List of tasks:
1. Answer these questions about the Giving Guide post, one answer per line, marked (a), (b), (c):
(a) What is the post's date the eve of?
(b) Which newspaper published the group of articles the post recommends?
(c) What does that newspaper publish for subscribers?
2. Rewrite the paragraph of the Giving Guide post that begins "which is worth a look" as a short bulleted list of its main points.
3. Pull out a passage of the Giving Guide post, copied word for word: begin at the words "Since this is" and stop after "Here's their ...".
— BEGIN Extract —
Wednesday, November 25, 2009

Giving Guide

Since this is the eve of Thanksgiving, and since there are headlines (Tuesday) about Homeless programs that pass along nothing to the homeless, how about a thoughtful, well-researched group of articles by the Christian Science Monitor? Here's their ...

Giving Guide

... which is worth a look and bears consideration. The CSMonitor is an example of an award-winning newspaper learning to survive in the brutal world of journalism (a topic off-discussed here at Naked Authors). The Monitor, as I understand it, suspended the daily paper, but not daily reporting. It maintains the daily reporting at its website, and publishes a (nicely formated and meaty) weekly for subscribers. I don't know the paper's finances, but I respect its heritage of fine reporting and hope the new system allows it to stay in business. If a worthy business model, maybe other city papers and local papers could adopt something similar.
— END Extract —
— BEGIN Entries —
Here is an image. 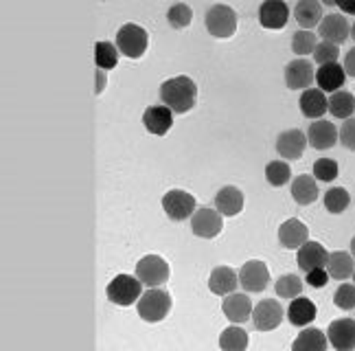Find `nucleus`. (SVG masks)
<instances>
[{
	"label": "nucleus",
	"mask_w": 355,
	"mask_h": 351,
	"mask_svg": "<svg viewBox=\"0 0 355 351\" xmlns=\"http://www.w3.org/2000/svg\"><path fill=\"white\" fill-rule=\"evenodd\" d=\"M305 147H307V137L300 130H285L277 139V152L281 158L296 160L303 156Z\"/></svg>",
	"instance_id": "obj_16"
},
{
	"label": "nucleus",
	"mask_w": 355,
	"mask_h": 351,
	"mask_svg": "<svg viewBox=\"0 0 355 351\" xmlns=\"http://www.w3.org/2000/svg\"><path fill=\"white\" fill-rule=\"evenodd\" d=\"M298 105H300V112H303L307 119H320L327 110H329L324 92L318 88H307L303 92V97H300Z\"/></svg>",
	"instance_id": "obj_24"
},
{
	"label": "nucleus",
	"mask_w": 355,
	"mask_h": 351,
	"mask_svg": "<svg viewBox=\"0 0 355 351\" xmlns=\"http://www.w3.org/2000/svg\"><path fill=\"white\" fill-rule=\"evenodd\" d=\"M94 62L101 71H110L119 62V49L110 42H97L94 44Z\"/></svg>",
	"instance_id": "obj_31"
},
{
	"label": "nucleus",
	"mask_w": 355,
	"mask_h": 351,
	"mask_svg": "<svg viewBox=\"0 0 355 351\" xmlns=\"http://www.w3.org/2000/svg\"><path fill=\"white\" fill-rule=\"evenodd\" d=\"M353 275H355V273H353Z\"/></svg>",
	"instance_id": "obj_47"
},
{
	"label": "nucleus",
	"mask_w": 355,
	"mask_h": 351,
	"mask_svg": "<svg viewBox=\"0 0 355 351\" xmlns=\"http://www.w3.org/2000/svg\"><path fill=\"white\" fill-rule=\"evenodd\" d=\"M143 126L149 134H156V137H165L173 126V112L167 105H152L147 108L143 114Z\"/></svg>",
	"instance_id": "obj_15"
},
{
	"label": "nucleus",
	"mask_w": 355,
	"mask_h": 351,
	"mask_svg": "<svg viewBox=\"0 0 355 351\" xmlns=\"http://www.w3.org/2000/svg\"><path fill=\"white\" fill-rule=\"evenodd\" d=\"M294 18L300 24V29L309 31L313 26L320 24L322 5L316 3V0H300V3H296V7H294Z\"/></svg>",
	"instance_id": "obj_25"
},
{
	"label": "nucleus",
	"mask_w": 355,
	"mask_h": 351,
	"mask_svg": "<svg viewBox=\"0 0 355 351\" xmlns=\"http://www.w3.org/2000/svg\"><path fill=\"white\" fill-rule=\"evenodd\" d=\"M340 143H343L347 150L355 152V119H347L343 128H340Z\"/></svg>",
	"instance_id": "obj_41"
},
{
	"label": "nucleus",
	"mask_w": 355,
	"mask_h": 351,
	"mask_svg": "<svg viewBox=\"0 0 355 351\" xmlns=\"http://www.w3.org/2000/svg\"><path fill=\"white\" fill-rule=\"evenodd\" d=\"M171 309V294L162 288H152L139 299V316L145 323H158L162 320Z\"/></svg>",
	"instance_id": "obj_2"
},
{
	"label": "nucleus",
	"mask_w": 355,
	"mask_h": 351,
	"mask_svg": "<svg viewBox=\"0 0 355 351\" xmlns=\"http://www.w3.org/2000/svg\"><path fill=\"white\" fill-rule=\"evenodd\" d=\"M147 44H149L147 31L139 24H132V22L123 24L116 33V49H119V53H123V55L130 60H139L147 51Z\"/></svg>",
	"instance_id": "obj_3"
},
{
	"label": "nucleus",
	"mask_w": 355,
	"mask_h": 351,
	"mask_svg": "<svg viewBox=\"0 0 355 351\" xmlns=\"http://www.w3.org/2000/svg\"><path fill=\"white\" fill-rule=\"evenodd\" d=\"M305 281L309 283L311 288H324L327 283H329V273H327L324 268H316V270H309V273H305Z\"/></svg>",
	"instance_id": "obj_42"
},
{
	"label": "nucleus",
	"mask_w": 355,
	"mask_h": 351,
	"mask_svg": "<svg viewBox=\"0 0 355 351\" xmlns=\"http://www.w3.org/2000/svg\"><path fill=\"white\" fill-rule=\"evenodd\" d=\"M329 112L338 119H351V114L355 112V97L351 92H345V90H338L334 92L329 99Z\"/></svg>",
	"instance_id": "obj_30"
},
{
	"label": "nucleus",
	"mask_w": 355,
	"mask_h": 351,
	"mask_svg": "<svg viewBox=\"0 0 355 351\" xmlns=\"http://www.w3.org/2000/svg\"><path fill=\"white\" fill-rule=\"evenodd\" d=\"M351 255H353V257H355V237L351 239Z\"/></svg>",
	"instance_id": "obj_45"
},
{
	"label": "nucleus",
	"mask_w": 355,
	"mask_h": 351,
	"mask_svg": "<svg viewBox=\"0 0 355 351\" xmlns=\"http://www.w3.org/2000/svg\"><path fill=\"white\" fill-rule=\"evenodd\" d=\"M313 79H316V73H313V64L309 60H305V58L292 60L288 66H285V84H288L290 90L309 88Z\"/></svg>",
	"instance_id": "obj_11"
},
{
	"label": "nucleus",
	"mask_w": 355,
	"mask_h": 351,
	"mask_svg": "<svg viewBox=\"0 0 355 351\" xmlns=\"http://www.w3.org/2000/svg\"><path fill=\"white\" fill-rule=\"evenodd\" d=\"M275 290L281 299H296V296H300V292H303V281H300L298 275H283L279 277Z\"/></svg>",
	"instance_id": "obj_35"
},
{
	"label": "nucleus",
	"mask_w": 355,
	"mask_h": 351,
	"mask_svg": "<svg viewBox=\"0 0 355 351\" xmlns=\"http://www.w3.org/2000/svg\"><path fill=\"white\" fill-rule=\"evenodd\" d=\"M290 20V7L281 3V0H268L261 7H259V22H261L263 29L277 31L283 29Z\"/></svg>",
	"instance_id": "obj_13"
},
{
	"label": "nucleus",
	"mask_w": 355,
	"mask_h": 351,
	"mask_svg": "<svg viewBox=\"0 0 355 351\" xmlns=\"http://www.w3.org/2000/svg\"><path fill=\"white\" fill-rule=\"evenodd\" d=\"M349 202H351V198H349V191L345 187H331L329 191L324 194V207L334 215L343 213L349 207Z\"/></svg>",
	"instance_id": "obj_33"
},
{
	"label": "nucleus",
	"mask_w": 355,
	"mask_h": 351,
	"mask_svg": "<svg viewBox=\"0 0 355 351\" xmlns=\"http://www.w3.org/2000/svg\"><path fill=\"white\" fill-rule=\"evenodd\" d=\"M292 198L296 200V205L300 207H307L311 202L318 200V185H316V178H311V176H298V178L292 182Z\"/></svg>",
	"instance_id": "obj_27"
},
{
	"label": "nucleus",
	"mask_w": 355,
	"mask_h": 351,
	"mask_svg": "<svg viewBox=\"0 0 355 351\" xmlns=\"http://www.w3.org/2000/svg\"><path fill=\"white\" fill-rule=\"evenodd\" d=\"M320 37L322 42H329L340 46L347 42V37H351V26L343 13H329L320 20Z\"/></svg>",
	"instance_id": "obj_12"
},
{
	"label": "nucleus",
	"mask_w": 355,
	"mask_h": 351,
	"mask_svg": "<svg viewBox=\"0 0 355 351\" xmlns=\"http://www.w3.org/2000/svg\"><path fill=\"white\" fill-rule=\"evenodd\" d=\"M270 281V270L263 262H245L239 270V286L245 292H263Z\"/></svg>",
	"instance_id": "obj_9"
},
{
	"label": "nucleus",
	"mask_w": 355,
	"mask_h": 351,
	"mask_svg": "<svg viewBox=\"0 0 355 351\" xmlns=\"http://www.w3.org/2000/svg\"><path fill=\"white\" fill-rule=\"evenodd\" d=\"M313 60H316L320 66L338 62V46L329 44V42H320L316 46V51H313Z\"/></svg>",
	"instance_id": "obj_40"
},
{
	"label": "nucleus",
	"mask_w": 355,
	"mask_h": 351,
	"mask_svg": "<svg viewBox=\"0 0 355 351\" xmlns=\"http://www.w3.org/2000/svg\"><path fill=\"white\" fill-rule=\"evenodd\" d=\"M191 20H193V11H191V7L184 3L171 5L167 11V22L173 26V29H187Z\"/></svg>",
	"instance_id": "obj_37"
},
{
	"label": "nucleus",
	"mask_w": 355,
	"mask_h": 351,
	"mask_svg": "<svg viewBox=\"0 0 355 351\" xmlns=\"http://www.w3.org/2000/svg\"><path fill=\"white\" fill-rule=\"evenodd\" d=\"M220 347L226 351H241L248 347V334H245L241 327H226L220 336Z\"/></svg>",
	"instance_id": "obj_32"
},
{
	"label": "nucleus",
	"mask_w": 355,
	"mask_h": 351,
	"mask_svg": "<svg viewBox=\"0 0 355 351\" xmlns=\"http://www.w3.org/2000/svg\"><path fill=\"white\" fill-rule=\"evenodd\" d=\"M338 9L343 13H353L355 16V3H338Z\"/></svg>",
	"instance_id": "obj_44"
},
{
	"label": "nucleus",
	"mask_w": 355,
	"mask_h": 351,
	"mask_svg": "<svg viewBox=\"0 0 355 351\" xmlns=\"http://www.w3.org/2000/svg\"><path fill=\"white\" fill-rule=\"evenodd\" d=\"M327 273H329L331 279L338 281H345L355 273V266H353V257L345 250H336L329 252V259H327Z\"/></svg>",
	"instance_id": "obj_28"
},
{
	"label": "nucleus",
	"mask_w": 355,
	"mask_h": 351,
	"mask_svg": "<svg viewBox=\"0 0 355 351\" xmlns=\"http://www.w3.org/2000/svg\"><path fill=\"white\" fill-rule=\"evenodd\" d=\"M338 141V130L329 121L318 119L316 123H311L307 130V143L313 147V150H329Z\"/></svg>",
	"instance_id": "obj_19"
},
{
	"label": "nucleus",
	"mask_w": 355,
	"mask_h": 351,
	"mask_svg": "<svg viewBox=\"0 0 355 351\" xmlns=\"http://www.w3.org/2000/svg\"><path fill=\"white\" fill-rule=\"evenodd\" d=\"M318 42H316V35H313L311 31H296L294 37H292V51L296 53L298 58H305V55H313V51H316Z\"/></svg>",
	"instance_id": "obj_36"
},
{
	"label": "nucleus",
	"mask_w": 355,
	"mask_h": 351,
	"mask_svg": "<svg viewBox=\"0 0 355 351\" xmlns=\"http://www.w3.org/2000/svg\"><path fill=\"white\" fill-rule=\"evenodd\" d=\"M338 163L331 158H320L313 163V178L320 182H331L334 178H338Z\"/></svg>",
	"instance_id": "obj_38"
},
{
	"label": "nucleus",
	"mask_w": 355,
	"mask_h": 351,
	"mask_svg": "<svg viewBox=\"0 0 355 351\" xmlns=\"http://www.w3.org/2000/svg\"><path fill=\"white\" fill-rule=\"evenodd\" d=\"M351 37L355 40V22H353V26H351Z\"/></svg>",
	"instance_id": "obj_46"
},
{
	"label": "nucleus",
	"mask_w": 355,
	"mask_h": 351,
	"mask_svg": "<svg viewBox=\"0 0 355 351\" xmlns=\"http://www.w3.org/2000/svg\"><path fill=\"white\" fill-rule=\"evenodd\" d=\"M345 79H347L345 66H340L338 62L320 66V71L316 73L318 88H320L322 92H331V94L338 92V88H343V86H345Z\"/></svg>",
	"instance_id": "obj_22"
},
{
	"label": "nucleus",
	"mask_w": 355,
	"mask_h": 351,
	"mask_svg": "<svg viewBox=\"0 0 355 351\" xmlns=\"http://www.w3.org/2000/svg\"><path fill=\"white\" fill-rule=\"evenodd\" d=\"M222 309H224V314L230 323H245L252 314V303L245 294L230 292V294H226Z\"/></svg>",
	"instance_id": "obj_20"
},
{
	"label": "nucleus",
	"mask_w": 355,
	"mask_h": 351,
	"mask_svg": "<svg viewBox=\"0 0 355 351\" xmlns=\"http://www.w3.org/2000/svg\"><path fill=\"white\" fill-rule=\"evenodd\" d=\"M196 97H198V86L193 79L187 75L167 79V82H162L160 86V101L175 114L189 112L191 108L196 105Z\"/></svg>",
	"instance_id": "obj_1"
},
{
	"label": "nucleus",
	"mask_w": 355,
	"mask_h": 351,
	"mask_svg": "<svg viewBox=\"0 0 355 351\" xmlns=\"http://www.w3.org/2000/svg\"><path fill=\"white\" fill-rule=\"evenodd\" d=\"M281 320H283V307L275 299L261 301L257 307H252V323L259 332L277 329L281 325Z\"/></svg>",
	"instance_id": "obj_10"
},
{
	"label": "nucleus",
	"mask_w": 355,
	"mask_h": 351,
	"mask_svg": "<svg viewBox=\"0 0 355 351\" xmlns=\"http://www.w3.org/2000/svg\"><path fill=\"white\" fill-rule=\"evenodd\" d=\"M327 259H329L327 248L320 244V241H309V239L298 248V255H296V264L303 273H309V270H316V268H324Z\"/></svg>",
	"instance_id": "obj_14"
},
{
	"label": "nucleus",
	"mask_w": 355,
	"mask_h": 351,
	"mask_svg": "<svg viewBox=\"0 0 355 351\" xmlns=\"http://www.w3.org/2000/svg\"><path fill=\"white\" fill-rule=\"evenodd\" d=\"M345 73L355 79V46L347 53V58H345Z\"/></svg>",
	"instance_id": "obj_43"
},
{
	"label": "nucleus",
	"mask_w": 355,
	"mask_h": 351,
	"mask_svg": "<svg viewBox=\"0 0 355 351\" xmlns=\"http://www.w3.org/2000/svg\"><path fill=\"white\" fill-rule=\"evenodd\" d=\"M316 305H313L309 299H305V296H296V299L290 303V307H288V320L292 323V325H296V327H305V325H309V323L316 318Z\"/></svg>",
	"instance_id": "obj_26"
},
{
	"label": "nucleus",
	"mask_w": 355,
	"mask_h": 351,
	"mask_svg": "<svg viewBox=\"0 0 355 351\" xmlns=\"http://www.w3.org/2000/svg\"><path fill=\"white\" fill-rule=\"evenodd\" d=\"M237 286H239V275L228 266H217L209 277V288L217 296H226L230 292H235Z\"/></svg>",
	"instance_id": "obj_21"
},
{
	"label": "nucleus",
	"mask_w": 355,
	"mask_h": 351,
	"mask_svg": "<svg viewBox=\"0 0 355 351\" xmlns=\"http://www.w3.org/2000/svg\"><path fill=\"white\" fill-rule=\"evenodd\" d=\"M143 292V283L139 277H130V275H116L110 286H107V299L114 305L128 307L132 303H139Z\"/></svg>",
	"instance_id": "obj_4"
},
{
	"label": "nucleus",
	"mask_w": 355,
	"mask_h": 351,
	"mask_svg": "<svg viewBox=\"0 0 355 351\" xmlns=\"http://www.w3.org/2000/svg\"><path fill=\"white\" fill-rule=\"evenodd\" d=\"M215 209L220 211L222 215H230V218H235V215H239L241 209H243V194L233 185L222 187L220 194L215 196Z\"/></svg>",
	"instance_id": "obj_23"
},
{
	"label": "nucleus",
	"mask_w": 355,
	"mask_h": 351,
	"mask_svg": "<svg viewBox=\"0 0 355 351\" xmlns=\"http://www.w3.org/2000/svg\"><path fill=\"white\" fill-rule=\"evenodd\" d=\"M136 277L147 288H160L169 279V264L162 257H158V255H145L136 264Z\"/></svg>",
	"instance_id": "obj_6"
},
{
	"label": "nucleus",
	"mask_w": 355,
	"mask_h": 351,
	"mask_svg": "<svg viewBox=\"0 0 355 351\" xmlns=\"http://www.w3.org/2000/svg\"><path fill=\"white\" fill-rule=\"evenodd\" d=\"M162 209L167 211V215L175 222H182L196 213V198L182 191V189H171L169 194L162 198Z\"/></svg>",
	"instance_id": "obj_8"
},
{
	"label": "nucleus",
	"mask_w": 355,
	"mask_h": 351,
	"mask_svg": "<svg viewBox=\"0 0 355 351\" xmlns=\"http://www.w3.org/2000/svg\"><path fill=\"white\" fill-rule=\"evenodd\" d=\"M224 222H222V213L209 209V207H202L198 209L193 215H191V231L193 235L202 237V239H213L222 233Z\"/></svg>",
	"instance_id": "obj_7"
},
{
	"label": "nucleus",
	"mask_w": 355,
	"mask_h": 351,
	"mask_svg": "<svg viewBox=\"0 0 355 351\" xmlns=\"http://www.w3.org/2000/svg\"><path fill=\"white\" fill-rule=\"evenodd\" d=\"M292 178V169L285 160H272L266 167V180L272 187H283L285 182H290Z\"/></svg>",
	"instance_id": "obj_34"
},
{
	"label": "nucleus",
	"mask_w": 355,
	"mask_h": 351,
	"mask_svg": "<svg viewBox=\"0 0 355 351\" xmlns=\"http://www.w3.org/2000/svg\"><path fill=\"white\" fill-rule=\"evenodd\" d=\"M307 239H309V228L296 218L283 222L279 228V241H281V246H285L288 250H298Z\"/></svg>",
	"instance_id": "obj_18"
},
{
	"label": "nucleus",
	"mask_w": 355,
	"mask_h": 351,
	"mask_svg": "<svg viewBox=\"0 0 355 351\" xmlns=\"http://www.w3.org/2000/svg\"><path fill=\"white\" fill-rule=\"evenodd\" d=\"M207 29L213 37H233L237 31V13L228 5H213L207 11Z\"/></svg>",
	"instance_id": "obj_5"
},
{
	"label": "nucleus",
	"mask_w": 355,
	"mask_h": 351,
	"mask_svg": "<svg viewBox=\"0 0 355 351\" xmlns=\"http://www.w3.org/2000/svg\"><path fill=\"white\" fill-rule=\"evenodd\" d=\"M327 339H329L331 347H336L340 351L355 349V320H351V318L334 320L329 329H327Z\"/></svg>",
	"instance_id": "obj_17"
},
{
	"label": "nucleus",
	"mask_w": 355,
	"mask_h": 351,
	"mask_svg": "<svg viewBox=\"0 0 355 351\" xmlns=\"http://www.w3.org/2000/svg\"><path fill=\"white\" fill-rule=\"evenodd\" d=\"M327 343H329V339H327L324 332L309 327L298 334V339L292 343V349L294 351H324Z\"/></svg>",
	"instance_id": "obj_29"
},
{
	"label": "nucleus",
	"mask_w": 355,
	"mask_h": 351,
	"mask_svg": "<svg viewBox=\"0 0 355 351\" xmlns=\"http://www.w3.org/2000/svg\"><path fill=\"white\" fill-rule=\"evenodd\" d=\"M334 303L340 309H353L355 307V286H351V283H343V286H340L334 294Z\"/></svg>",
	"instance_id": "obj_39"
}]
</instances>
— END Entries —
Exercise answers:
1.
(a) Thanksgiving
(b) The Christian Science Monitor
(c) A weekly (nicely formatted and meaty)

2.
- The Giving Guide is worth a look and bears consideration.
- The Christian Science Monitor is an award-winning newspaper learning to survive in the brutal world of journalism.
- It suspended the daily paper but not daily reporting, which continues on its website.
- It publishes a nicely formatted, meaty weekly for subscribers.
- The writer doesn't know the paper's finances but respects its heritage of fine reporting and hopes the new system keeps it in business.
- If the model proves worthy, other city and local papers might adopt something similar.

3.
Since this is the eve of Thanksgiving, and since there are headlines (Tuesday) about Homeless programs that pass along nothing to the homeless, how about a thoughtful, well-researched group of articles by the Christian Science Monitor? Here's their ...